The Boston Police Department has set a new standard for security officers that seek limited police powers in the City of Boston. 
After July 1, 1996 all candidates wishing to be appointed Special Officers by the Boston Police Department and acquiring powers of arrest *will be required to have attended a prescribed course of training*

Does anyone know what the prescribed course would be that BPD would accept to sit for the exam.

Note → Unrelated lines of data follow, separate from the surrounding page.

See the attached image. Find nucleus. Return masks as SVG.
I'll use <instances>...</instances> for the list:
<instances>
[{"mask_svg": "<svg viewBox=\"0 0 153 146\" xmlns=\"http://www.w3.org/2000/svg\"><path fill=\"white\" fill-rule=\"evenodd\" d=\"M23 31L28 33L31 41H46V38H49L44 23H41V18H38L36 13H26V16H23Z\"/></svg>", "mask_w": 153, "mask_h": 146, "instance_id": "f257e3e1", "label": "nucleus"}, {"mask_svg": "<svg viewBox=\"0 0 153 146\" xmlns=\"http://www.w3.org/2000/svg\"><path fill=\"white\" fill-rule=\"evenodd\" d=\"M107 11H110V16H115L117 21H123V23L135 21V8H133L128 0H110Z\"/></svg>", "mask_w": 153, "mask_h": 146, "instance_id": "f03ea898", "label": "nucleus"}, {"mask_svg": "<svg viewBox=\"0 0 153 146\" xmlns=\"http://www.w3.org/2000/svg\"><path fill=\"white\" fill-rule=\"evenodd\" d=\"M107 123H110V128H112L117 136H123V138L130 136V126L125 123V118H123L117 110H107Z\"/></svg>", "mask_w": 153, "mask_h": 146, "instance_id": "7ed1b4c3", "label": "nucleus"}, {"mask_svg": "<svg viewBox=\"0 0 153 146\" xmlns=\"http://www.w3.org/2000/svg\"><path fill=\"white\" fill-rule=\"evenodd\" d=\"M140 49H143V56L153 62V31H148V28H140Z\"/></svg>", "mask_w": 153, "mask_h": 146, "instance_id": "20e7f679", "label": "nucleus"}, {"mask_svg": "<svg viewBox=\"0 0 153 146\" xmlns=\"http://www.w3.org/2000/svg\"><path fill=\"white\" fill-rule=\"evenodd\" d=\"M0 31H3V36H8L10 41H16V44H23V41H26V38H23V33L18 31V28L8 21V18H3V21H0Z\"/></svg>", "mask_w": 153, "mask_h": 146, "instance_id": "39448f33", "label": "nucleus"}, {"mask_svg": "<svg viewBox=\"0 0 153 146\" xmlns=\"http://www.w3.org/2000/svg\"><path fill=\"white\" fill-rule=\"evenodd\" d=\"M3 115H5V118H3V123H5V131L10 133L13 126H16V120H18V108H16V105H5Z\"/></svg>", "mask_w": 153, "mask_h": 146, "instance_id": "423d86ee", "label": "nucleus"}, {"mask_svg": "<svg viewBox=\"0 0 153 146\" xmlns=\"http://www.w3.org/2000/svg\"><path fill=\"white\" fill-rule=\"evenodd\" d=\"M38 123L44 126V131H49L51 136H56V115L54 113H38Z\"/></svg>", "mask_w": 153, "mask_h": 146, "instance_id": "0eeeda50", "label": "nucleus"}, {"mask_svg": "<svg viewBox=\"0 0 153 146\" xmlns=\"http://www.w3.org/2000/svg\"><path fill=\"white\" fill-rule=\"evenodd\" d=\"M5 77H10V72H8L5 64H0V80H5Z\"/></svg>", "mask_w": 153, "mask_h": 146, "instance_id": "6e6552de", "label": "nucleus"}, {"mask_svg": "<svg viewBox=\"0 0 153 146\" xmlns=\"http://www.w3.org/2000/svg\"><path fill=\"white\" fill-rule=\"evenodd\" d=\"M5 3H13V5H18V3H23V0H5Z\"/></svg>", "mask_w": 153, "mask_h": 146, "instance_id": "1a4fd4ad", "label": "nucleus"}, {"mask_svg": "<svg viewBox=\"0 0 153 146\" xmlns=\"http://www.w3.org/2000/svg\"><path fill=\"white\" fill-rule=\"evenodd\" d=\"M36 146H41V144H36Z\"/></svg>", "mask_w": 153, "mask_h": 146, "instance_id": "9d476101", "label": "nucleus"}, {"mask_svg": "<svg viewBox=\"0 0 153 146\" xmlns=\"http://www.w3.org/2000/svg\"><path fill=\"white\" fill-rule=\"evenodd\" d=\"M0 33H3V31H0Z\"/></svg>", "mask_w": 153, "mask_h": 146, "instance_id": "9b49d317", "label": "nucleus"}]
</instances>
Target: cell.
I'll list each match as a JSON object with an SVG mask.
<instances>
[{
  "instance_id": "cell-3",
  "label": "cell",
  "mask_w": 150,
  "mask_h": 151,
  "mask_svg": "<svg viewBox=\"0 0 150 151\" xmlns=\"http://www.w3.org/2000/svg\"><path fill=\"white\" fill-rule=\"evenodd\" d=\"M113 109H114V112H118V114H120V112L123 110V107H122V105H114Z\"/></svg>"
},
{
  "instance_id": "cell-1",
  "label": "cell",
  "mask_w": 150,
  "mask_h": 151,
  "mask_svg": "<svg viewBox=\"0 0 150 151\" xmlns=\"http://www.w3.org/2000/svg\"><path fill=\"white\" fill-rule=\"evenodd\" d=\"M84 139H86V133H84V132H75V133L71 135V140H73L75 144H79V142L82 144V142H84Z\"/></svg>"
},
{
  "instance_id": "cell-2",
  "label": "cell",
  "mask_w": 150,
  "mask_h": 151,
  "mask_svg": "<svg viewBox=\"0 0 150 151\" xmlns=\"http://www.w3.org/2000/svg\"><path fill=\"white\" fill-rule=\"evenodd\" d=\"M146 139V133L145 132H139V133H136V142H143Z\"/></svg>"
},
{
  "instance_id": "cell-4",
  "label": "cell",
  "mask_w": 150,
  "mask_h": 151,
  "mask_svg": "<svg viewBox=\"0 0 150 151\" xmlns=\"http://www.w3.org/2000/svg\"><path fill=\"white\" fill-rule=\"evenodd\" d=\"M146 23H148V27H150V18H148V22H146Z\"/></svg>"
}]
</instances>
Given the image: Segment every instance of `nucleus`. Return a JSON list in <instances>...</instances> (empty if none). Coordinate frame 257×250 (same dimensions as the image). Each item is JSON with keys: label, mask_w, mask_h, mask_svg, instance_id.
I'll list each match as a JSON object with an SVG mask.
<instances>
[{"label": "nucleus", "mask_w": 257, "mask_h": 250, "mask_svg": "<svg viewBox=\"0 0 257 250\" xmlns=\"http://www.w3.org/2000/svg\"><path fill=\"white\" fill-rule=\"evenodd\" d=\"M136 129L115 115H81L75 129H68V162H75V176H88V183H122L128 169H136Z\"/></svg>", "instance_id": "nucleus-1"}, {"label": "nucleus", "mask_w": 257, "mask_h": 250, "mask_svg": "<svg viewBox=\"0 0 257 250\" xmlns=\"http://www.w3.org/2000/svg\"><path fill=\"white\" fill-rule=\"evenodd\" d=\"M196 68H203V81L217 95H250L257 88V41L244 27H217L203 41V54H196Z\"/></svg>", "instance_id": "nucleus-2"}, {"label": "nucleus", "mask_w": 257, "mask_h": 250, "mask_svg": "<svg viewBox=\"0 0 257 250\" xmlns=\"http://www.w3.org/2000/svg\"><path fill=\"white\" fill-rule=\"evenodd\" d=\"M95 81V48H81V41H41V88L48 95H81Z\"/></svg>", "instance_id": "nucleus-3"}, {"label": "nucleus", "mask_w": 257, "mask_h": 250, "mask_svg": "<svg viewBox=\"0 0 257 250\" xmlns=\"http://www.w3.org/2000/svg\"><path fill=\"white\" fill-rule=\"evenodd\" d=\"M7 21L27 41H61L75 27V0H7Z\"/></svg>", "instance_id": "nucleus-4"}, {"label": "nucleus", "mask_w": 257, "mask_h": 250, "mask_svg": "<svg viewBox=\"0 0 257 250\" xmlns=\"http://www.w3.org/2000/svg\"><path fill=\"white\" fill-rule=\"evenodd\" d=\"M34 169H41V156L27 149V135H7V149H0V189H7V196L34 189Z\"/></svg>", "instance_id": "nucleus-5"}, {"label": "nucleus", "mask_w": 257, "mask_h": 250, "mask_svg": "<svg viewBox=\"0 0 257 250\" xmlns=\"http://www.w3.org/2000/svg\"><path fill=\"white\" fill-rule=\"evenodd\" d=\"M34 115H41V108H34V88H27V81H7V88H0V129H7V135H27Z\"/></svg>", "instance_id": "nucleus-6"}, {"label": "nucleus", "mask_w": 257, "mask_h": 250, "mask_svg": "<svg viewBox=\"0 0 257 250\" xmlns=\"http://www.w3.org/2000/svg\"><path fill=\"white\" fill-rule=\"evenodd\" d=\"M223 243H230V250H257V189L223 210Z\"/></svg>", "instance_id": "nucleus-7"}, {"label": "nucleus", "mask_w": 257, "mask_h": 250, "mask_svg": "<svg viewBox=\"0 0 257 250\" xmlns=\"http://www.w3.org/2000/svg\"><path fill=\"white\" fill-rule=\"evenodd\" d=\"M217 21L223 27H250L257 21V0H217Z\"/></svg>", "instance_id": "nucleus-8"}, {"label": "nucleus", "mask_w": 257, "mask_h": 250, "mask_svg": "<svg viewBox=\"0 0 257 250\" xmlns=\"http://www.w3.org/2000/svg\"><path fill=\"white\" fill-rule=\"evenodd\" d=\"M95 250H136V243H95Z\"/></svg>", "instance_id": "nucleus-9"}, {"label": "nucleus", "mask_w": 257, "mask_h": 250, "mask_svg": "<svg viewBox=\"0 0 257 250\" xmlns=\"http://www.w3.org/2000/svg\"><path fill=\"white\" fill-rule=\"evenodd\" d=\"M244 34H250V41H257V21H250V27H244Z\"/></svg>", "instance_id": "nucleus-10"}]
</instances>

I cannot find anything on the web about SPO in Boston


----------



## Sgt K (Mar 31, 2004)

Call BPD Licensing at 617-343-4425 and ask for the "Rule 400" guidelines. Det./Sgt. Mosher (?sp) is in-charge and he can answer your questions about what type of prior academy, if any, he'll accept in lieu of doing one of the Rule 400 approved ones. 
In the past Bill Cloran ran an "SPO" Academy as well as the Mass Reserve Police Officers Federation in Tewksbury. The MRPF does not currently have any future classes scheduled. Hope that this helps. As always, stay healthy and safe.


----------



## Guest (Jun 22, 2007)

Right now William Cloran is the only one offering the course. He tries to give it 2 or 3 times a year depending on interest. The Mass Reserve Police Federation is basically out of business. In the past, if Alliance Security or Longwood hired you they would hold a class at their offices and provide you with the training.

It is 160 hours and cost about 1300 dollars. William Cloran has a law office you can call in Newton.

Do a search in the training section as I posted his web site address a few months ago


----------